Provided text:

━━━━━━

On the other hand, we also investigated the biological pathways that might drive tumor development by histo-genomics analysis, which further elaborated the interpretability of texture features from a genomics perspective. In this study, the selected texture features were associated with significant biological pathways affecting tumor development. For instance, the extracellular matrix structural constituent was significantly associated with the features glrlm_SRLGLE_90_2.5, and Percentile_10th_40. Gene expression of these pathways has been shown to affect tumors and their microenvironment [37], possibly suggesting that the stromal tissue structure influences the texture distribution of the tumor region. Moreover, the cellular microenvironment constantly regulates cell growth, apoptosis, and differentiation by cytoskeletal remodeling [38]. We found a significant correlation between the structural constituent of cytoskeleton and the image-derived texture features such as glrlm_SRLGLE_90_40, clearly suggesting that the texture feature might be driven by pathways related to cellular apoptosis and differentiation. Cytokine activity [39, 40], which could be another latent reason for affecting the texture distribution of the tumor region, reflects the survival, growth, differentiation, and effector function of tissues and cells.

━━━━━━

Recorded data:

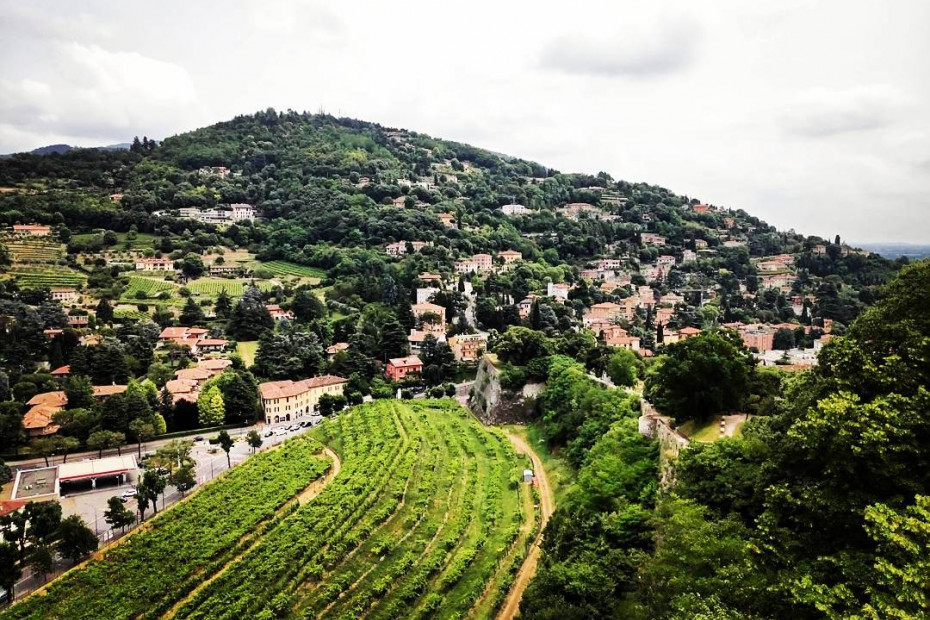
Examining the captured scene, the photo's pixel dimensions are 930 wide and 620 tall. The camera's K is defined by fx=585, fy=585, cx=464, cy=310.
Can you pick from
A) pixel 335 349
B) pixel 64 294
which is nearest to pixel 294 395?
pixel 335 349

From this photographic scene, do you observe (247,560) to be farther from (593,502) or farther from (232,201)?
(232,201)

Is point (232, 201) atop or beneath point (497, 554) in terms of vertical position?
atop

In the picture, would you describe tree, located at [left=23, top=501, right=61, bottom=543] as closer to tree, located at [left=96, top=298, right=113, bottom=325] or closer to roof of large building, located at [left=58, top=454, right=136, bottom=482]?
roof of large building, located at [left=58, top=454, right=136, bottom=482]

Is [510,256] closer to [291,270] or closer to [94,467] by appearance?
[291,270]

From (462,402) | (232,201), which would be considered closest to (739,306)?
(462,402)

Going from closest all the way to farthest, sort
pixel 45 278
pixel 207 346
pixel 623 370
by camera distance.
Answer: pixel 623 370
pixel 207 346
pixel 45 278

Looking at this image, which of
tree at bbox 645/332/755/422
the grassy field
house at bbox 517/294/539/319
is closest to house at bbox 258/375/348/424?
the grassy field
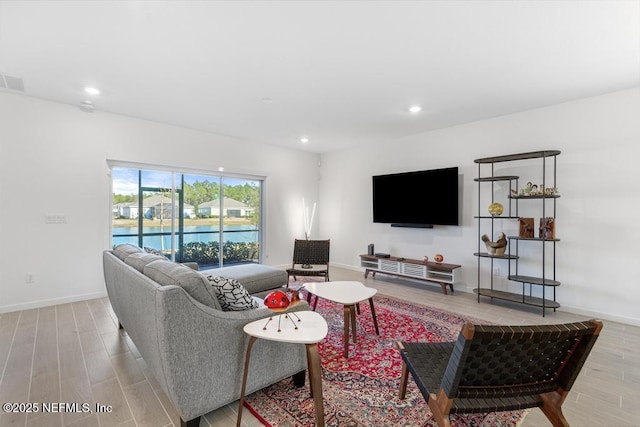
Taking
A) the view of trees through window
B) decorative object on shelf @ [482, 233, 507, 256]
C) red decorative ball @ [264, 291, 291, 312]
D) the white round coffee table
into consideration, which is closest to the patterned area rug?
the white round coffee table

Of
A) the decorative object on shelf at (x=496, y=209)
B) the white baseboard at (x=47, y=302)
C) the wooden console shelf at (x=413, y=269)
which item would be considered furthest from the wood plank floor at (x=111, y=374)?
the decorative object on shelf at (x=496, y=209)

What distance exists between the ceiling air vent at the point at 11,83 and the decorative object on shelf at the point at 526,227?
6.29 meters

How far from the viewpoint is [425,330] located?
3107mm

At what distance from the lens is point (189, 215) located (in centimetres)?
518

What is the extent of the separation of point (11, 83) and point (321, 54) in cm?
358

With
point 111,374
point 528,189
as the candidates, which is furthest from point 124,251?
point 528,189

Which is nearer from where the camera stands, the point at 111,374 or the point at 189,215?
the point at 111,374

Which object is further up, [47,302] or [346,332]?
[346,332]

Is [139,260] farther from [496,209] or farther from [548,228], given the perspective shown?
[548,228]

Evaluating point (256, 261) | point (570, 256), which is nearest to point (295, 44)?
point (570, 256)

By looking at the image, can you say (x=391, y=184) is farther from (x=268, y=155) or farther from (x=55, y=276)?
(x=55, y=276)

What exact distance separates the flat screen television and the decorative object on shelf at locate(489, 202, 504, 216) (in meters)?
0.63


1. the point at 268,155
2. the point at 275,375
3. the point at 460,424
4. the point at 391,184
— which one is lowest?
the point at 460,424

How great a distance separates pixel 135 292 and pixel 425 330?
2.72 meters
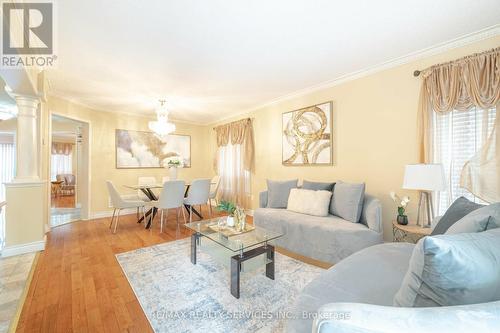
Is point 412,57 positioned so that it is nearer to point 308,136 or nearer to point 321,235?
point 308,136

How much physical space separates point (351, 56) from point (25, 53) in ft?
11.6

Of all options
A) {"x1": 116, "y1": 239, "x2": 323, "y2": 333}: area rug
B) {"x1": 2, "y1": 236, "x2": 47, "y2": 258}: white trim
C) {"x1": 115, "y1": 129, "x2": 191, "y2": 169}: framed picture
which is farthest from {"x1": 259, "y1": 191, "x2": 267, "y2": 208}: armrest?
{"x1": 2, "y1": 236, "x2": 47, "y2": 258}: white trim

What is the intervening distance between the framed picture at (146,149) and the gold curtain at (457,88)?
14.1ft

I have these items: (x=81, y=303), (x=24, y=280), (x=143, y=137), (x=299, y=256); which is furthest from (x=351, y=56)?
(x=143, y=137)

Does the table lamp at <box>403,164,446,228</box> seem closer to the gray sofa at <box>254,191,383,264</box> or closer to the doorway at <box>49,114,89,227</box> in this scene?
the gray sofa at <box>254,191,383,264</box>

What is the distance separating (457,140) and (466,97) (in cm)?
44

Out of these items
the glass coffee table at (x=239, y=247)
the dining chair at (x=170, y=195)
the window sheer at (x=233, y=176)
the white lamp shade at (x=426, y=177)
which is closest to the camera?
the glass coffee table at (x=239, y=247)

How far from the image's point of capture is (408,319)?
0.62 m

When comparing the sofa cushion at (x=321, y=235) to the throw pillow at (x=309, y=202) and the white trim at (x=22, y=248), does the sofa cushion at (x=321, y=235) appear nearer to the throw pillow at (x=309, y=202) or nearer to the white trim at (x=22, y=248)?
the throw pillow at (x=309, y=202)

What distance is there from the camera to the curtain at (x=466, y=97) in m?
2.01

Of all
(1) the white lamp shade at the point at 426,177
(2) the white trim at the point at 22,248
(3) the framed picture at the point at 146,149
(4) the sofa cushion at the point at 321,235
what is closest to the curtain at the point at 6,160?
(3) the framed picture at the point at 146,149

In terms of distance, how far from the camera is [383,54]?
8.30 ft

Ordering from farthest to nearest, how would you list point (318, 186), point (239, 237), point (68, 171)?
1. point (68, 171)
2. point (318, 186)
3. point (239, 237)

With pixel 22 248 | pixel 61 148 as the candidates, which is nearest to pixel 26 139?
pixel 22 248
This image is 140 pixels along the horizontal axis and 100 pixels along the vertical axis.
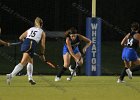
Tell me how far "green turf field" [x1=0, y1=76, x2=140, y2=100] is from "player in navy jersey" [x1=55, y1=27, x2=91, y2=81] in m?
0.59

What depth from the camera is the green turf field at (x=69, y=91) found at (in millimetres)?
10062

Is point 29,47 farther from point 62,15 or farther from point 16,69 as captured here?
point 62,15

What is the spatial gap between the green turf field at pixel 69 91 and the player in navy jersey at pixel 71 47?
0.59 metres

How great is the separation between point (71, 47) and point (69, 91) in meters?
2.84

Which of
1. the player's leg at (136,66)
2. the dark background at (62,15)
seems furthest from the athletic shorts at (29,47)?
the dark background at (62,15)

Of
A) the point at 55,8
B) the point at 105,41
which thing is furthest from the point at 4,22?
the point at 105,41

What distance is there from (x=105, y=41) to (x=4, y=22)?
9206 millimetres

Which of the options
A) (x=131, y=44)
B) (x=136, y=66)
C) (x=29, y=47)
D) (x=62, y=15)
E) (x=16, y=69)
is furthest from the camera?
(x=62, y=15)

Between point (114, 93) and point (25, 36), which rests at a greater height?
point (25, 36)

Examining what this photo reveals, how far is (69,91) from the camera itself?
11.2 metres

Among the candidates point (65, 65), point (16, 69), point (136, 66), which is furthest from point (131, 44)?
point (16, 69)

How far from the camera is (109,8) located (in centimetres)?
4459

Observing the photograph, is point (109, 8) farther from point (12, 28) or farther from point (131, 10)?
point (12, 28)

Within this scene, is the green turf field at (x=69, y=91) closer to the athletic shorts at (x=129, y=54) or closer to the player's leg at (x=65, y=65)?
the player's leg at (x=65, y=65)
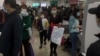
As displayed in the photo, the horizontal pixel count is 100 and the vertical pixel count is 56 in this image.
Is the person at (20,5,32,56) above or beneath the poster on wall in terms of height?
beneath

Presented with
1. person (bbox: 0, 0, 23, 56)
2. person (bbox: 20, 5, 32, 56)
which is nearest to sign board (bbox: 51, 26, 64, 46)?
person (bbox: 20, 5, 32, 56)

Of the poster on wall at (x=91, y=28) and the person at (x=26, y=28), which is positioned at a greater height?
the poster on wall at (x=91, y=28)

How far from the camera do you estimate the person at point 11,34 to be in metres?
3.71

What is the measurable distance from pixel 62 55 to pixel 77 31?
1.77 metres

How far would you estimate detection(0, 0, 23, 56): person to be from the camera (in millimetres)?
3711

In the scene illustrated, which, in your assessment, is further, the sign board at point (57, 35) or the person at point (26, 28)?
the sign board at point (57, 35)

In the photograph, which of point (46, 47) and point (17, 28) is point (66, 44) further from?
point (17, 28)

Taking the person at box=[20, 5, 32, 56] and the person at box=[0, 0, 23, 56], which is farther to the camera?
the person at box=[20, 5, 32, 56]

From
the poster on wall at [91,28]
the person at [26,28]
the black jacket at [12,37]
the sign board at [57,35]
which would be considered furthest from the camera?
the sign board at [57,35]

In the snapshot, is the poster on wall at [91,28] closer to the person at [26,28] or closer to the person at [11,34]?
the person at [11,34]

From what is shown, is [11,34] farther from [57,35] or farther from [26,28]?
[57,35]

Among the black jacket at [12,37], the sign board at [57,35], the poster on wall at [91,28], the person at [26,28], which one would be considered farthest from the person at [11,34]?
the sign board at [57,35]

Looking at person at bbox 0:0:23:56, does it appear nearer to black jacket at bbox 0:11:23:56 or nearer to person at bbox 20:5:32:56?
black jacket at bbox 0:11:23:56

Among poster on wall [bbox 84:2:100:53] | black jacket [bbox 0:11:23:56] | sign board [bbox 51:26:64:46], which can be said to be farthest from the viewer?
sign board [bbox 51:26:64:46]
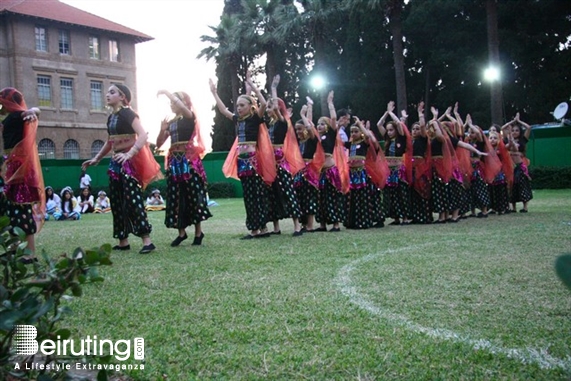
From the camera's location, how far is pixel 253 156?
8.05 metres

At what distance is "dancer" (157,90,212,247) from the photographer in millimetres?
7281

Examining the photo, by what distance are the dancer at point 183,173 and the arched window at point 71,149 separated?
3308 cm

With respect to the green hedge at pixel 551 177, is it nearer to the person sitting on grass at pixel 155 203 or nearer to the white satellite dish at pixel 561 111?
the white satellite dish at pixel 561 111

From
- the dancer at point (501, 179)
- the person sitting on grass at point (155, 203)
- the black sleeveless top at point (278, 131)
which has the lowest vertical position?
the person sitting on grass at point (155, 203)

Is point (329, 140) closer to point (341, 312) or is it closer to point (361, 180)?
point (361, 180)

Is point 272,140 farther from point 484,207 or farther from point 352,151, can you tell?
point 484,207

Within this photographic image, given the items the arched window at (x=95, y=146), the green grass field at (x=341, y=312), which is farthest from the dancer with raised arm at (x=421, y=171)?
the arched window at (x=95, y=146)

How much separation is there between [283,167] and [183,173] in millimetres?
1788

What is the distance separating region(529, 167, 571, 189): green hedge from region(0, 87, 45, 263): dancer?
61.3 ft

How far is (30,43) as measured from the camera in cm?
3600

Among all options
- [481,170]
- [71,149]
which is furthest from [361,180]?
[71,149]

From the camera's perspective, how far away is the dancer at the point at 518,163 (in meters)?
11.8

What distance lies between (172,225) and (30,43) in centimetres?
3368

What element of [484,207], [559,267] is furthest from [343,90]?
[559,267]
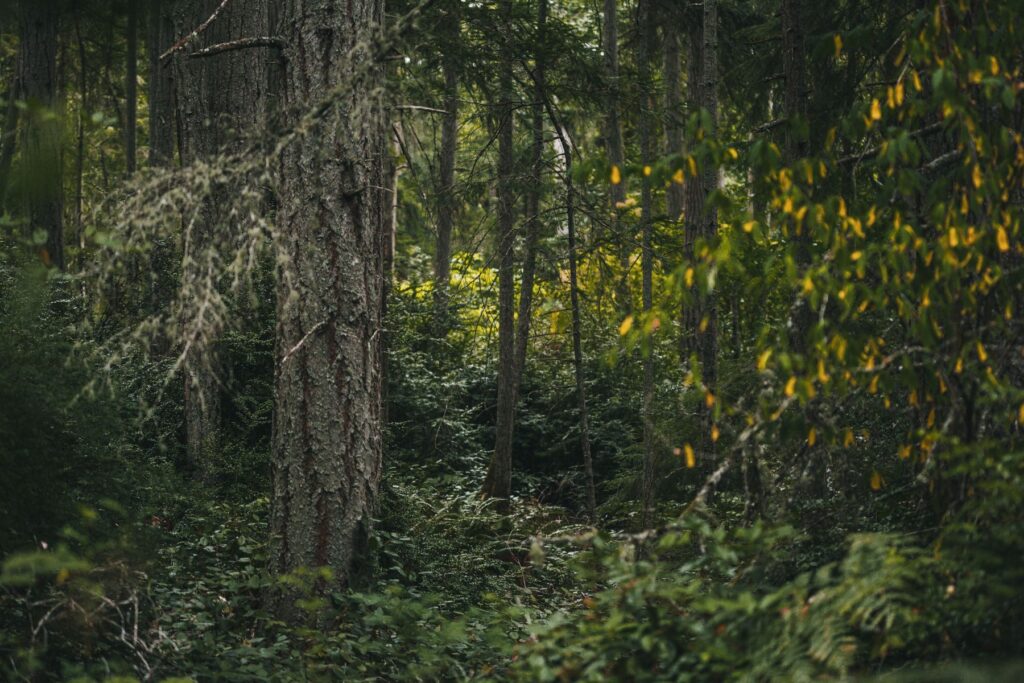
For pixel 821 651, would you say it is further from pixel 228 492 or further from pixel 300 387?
pixel 228 492

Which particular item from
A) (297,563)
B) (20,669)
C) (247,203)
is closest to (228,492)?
(297,563)

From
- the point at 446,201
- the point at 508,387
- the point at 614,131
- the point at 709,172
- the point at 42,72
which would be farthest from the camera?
the point at 614,131

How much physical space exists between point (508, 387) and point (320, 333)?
4.96 metres

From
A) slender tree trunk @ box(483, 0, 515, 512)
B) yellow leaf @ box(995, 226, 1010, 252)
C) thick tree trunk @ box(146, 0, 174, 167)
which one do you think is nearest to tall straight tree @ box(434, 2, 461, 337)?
slender tree trunk @ box(483, 0, 515, 512)

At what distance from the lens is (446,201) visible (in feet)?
34.1

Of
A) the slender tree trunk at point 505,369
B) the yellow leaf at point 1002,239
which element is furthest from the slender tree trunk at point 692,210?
the slender tree trunk at point 505,369

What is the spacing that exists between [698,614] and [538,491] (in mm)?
9242

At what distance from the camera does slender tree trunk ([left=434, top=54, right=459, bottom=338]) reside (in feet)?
34.0

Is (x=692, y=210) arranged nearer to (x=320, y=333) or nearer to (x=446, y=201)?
(x=446, y=201)

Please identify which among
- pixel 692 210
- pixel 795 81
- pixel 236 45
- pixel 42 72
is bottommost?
pixel 692 210

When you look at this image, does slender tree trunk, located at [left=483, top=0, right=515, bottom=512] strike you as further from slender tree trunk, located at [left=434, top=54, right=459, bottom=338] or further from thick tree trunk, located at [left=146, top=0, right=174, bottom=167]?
thick tree trunk, located at [left=146, top=0, right=174, bottom=167]

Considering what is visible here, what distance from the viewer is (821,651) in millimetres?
3416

━━━━━━

Instructions to follow: According to the histo-genomics text, which texture features were significantly associated with the extracellular matrix structural constituent?

Task result: glrlm_SRLGLE_90_2.5 and Percentile_10th_40